Shona Auerbach's "Dear Frankie" (IMDb listing) is a tender entry in the traditional Miramax gallop to provide heartwarming, life-affirming entertainment for awards consideration. "Frankie" doesn't have the peacock feathers of a true award winner, but its calm, kindhearted charms are the selling point here, along with the great performances from the cast.
On the surface, "Dear Frankie" looks like an average manipulative tear jerker, what with a hearing-impaired lead character and the tale's undercurrents of forgiveness and generosity. However, "Frankie" never takes that expected turn into drivel, and for every moment of manipulation comes a moment of unexpected truth or restraint. Auerbach deftly assembles a broken home drama that isn't offensive, even when she pushes some hot-topic buttons (such as the truth about Frankie's father). The realities of the plot are allowed to slowly sink in, and Alex Heffes' magnificent, spare piano score helps keep the film on a low flame, away from hysterical overloads of emotion.
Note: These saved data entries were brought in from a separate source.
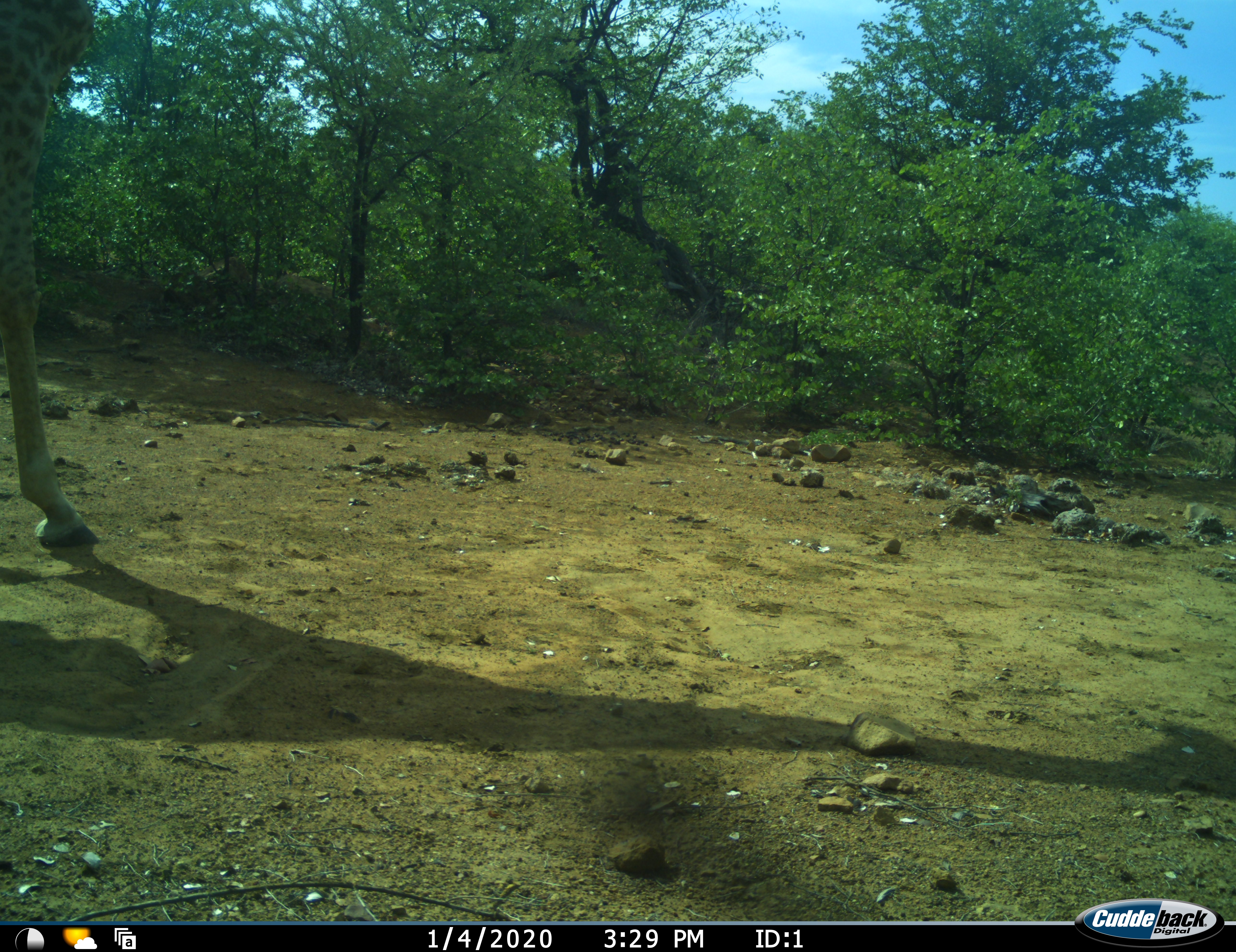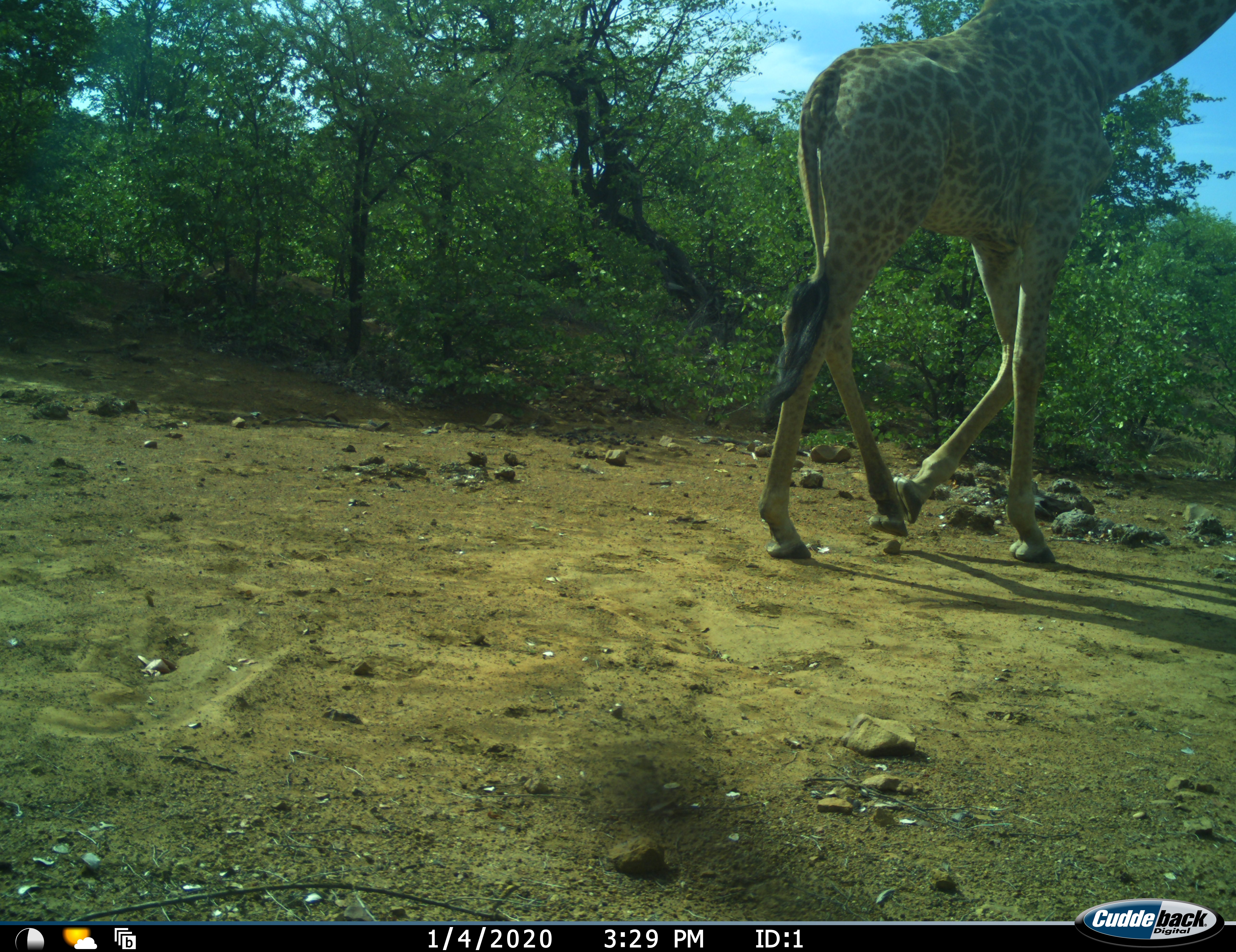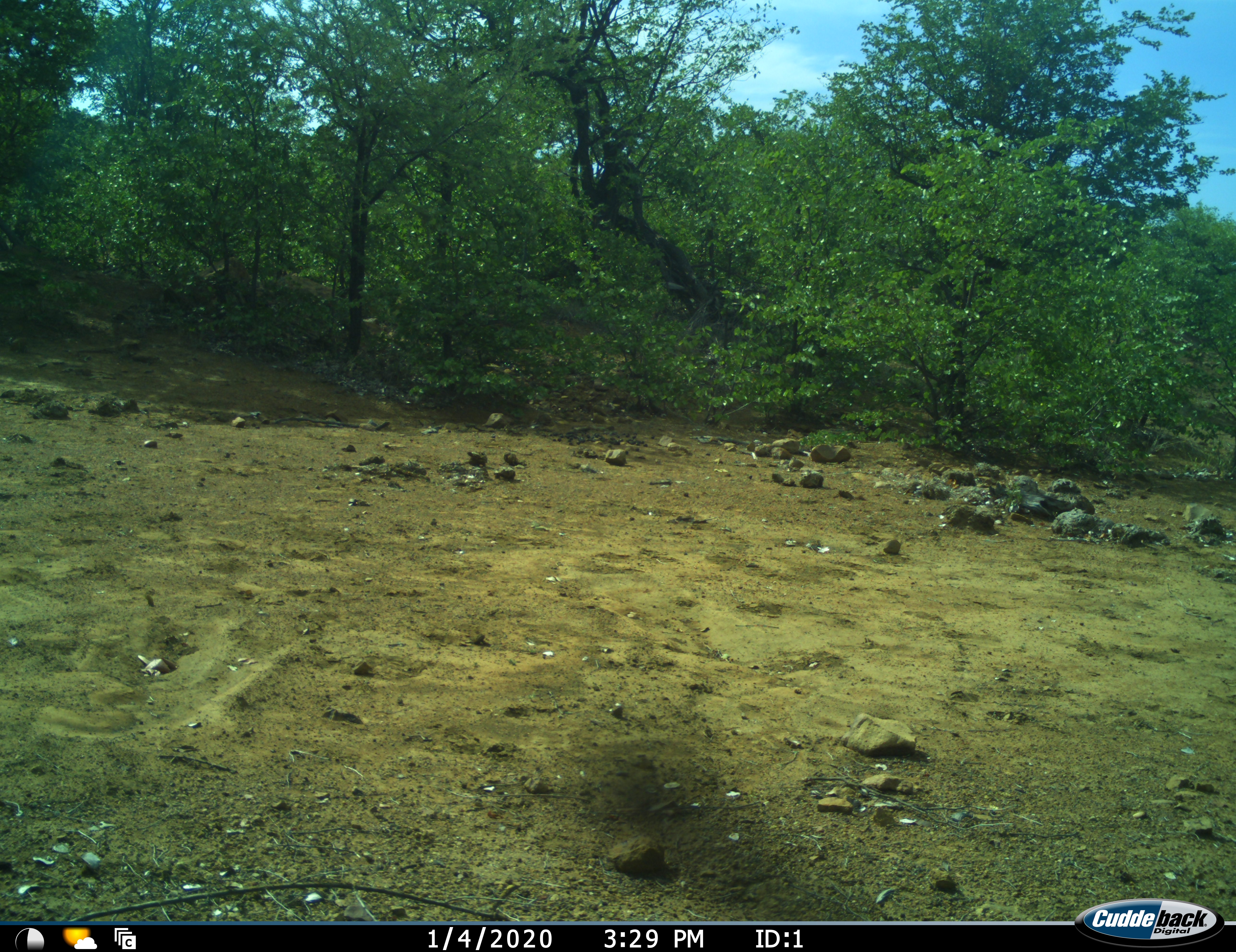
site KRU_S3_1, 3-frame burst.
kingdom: Animalia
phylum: Chordata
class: Mammalia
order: Artiodactyla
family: Giraffidae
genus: Giraffa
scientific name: Giraffa camelopardalis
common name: giraffe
Giraffe (Giraffa camelopardalis), count 1. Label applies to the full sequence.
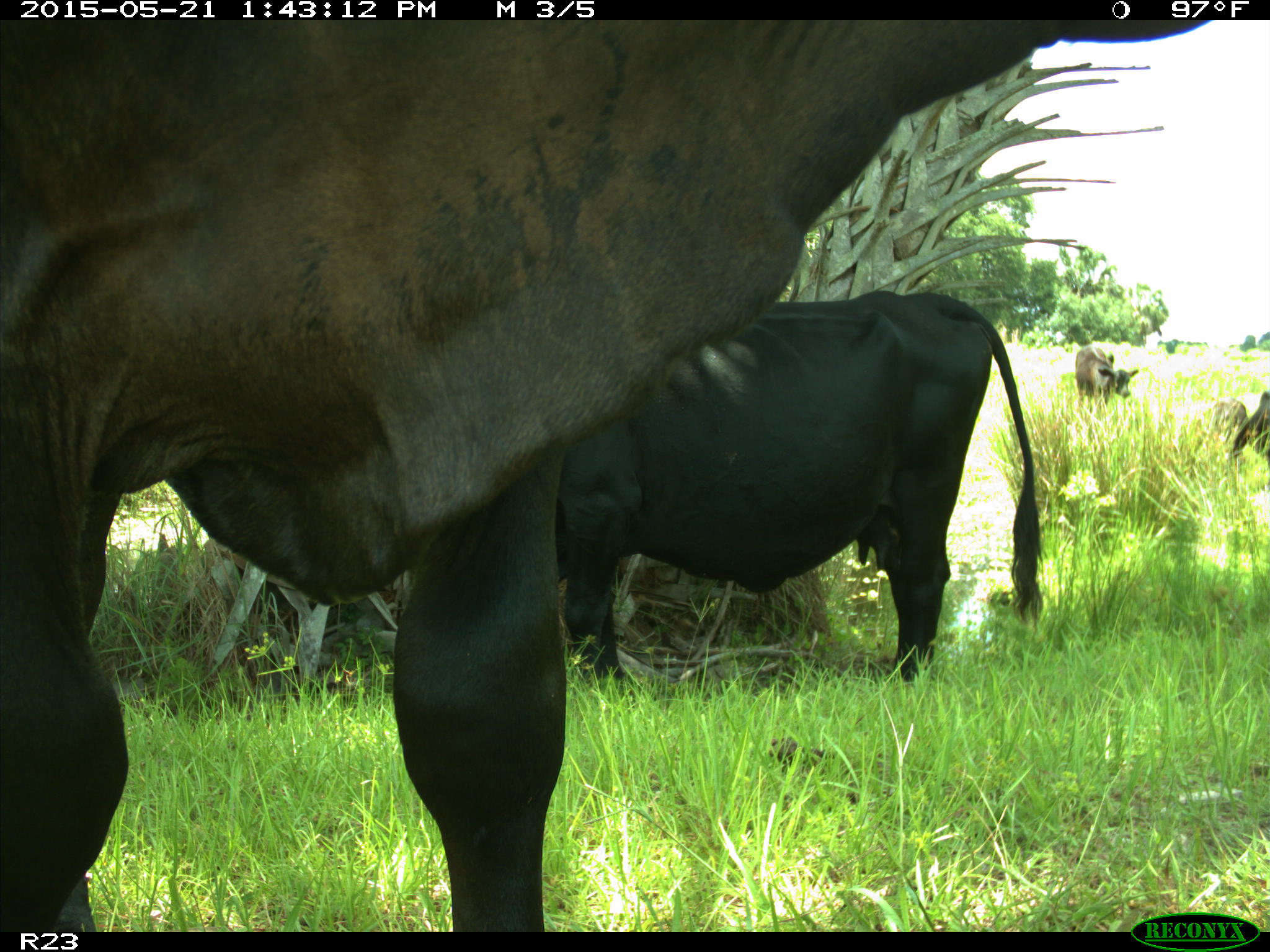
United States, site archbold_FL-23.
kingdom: Animalia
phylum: Chordata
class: Mammalia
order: Artiodactyla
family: Bovidae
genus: Bos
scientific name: Bos taurus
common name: domestic cow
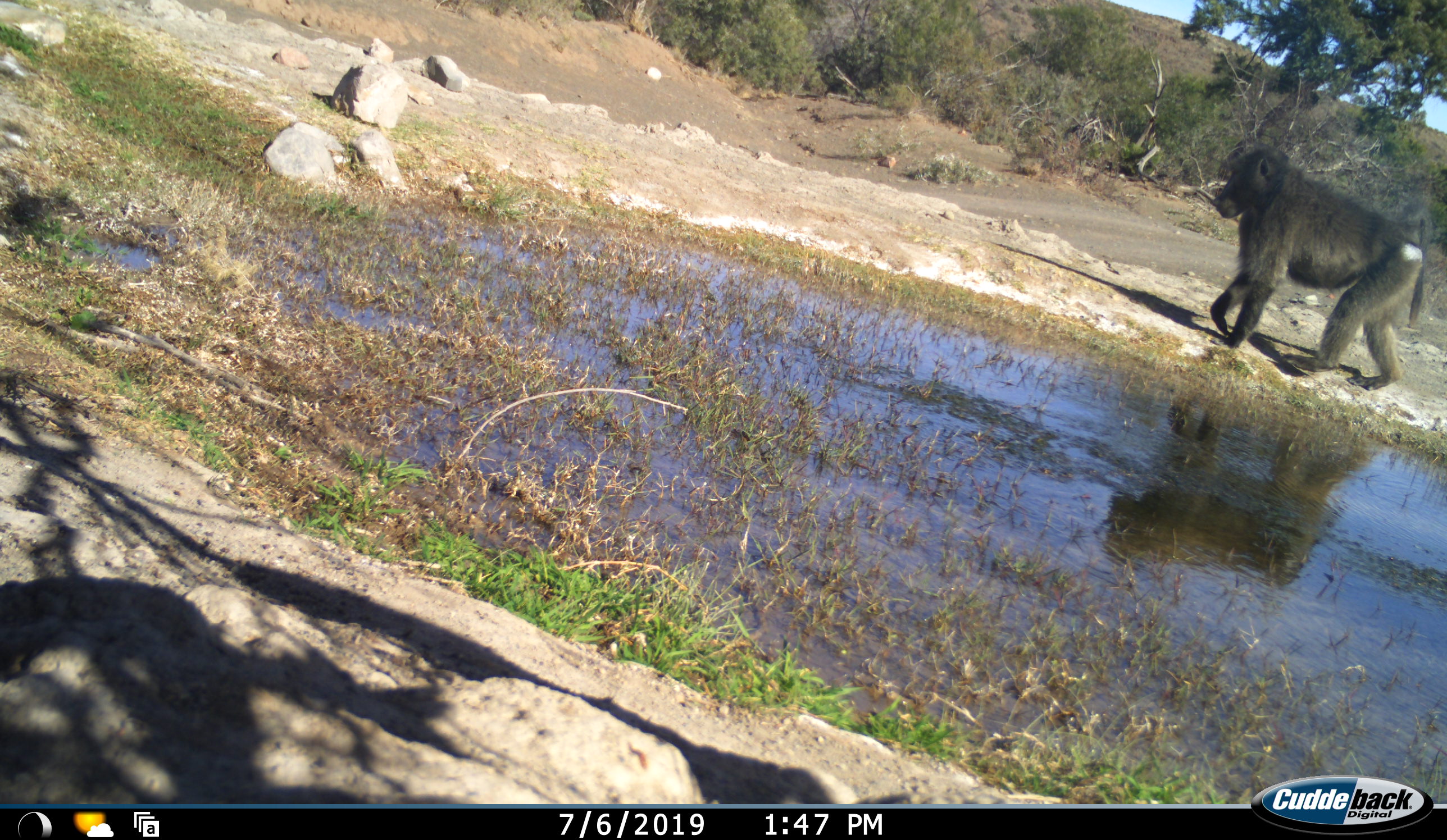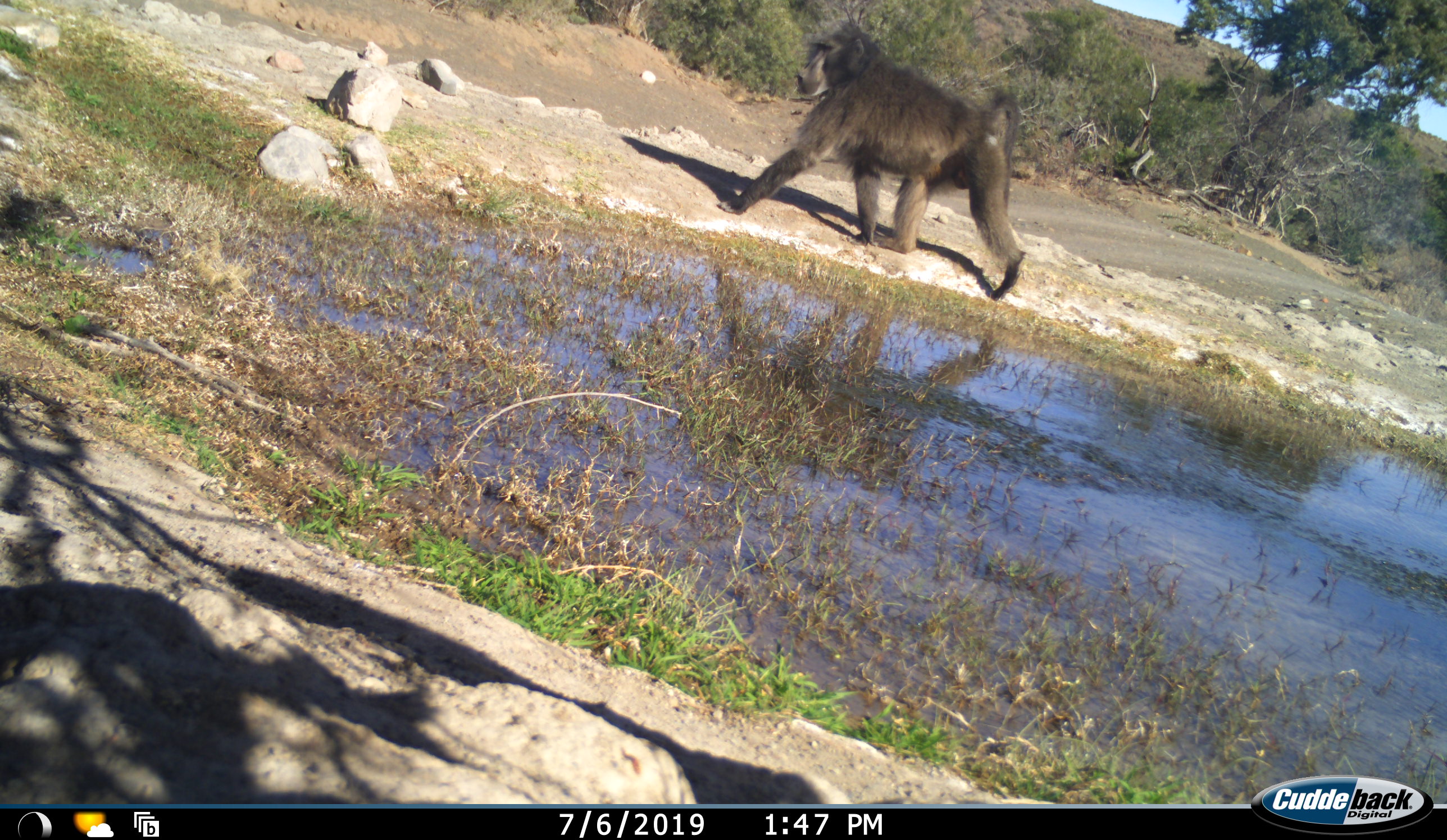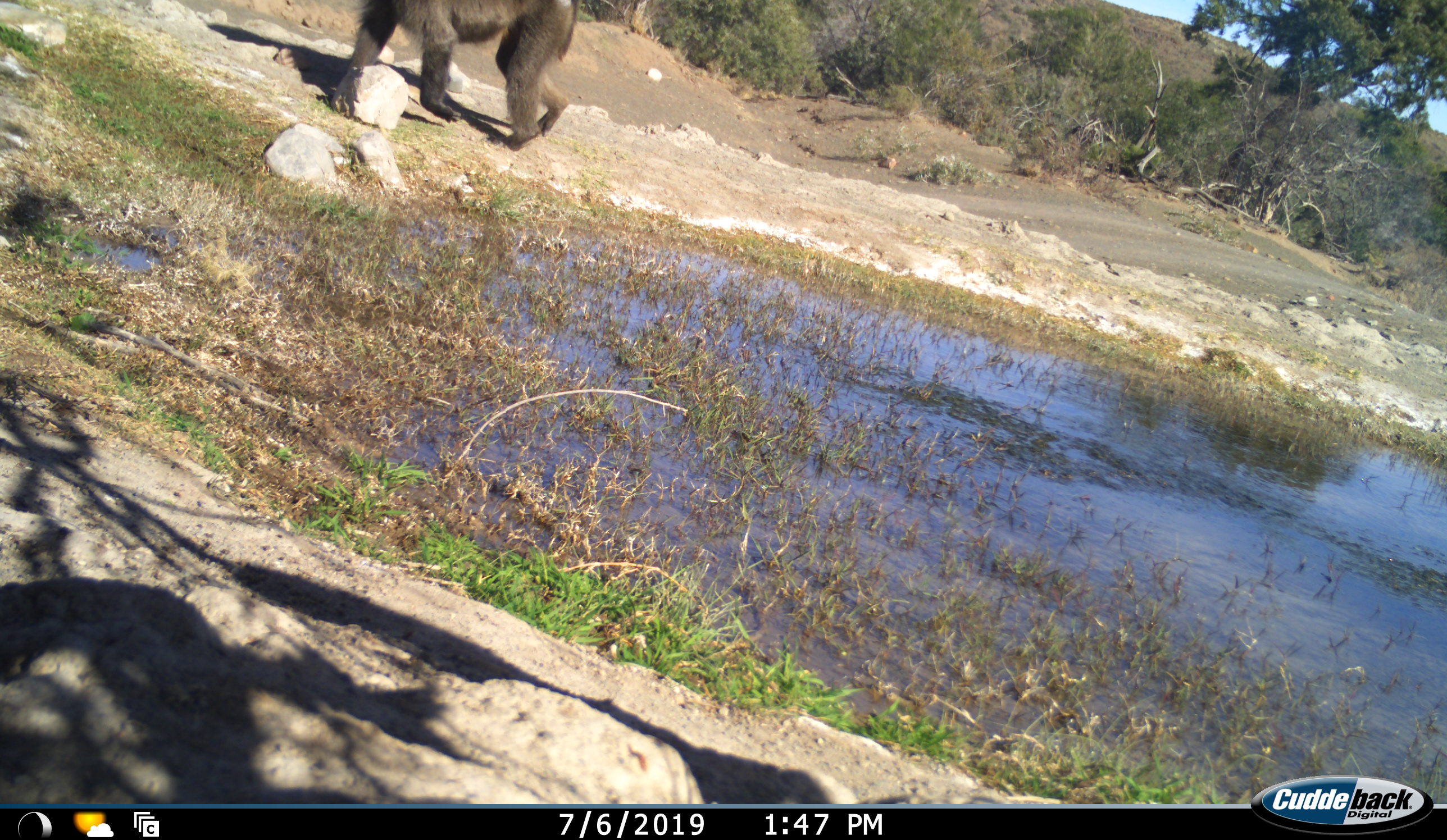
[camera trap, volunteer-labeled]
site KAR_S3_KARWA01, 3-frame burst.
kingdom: Animalia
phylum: Chordata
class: Mammalia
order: Primates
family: Cercopithecidae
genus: Papio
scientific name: Papio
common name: baboon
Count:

If there were some type of cinematic award for miracles, it should be presented to Auerbach for her ability to wring something resembling an honest-to-God performance out of the typically chilly Gerard Butler. The actor, seen in stinkers like "Timeline" and the "Tomb Raider" sequel "The Cradle of Life," has been a drag in his recent roles, and the very appearance of his name in the "Dear Frankie" credits promises a major casting mistake in a critical role. But Butler safely assumes the role of the fake dad, and he gives a performance that is characteristically restrained, but palpably delicate when it comes time for the character to soften and welcome Frankie into his heart. I'm praying Butler won't blow this fortunate career opportunity.
There's a moment, late in the picture, where a normally silent Frankie speaks for the first time to his new father. In place of triumphant horns on the soundtrack or Frankie being lifted in the air in celebration, the moment is quietly played out in hushed reactions and observance. The scene is representative of the entire film, which avoids big moments for a chance to creep up on the audience and burrow into their hearts in a more selective fashion.